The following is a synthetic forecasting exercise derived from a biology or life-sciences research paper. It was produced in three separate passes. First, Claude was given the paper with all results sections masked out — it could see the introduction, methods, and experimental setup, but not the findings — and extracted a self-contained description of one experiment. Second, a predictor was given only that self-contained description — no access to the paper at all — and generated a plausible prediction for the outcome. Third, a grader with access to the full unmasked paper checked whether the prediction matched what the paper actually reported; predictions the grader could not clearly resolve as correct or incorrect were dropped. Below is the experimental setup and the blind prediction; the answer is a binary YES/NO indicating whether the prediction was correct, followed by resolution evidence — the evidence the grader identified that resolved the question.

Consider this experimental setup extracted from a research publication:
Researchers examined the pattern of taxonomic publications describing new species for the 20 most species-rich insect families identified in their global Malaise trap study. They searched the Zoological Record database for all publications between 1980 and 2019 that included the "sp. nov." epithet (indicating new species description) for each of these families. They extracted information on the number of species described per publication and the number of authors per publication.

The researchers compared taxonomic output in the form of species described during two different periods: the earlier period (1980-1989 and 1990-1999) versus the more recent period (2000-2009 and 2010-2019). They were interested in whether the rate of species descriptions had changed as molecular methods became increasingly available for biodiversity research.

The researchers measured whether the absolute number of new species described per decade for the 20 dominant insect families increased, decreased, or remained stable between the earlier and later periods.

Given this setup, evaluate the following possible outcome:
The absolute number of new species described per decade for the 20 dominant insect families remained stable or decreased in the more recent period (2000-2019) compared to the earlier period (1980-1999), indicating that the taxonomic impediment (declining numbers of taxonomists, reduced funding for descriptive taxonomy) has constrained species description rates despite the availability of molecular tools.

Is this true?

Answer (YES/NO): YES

---

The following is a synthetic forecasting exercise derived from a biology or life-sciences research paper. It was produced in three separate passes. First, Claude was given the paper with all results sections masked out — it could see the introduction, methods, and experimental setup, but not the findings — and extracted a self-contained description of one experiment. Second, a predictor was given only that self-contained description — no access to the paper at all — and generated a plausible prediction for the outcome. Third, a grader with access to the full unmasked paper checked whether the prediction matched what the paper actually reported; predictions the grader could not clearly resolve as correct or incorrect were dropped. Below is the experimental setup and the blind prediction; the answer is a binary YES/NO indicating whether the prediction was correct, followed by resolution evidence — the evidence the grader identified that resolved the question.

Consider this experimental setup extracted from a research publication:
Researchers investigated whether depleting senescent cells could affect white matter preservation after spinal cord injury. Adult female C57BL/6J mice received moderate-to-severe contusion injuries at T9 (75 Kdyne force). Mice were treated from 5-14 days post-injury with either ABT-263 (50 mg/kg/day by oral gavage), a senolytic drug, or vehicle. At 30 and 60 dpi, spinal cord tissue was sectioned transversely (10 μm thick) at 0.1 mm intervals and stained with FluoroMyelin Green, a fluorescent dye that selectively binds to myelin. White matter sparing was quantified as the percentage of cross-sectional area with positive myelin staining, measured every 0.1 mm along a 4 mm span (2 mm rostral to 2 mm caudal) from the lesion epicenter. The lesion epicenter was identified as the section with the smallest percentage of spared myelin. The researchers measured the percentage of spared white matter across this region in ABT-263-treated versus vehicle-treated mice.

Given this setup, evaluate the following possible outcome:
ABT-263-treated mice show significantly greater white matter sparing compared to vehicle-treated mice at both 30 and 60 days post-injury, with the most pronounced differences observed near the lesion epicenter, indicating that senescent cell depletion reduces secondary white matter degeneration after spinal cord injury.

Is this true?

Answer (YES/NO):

## Problem
Filter the entries by the string "absolute" and copy each matching line.

## Solution to this exercise
The researchers measured whether the absolute number of new species described per decade for the 20 dominant insect families increased, decreased, or remained stable between the earlier and later periods.
The absolute number of new species described per decade for the 20 dominant insect families remained stable or decreased in the more recent period (2000-2019) compared to the earlier period (1980-1999), indicating that the taxonomic impediment (declining numbers of taxonomists, reduced funding for descriptive taxonomy) has constrained species description rates despite the availability of molecular tools.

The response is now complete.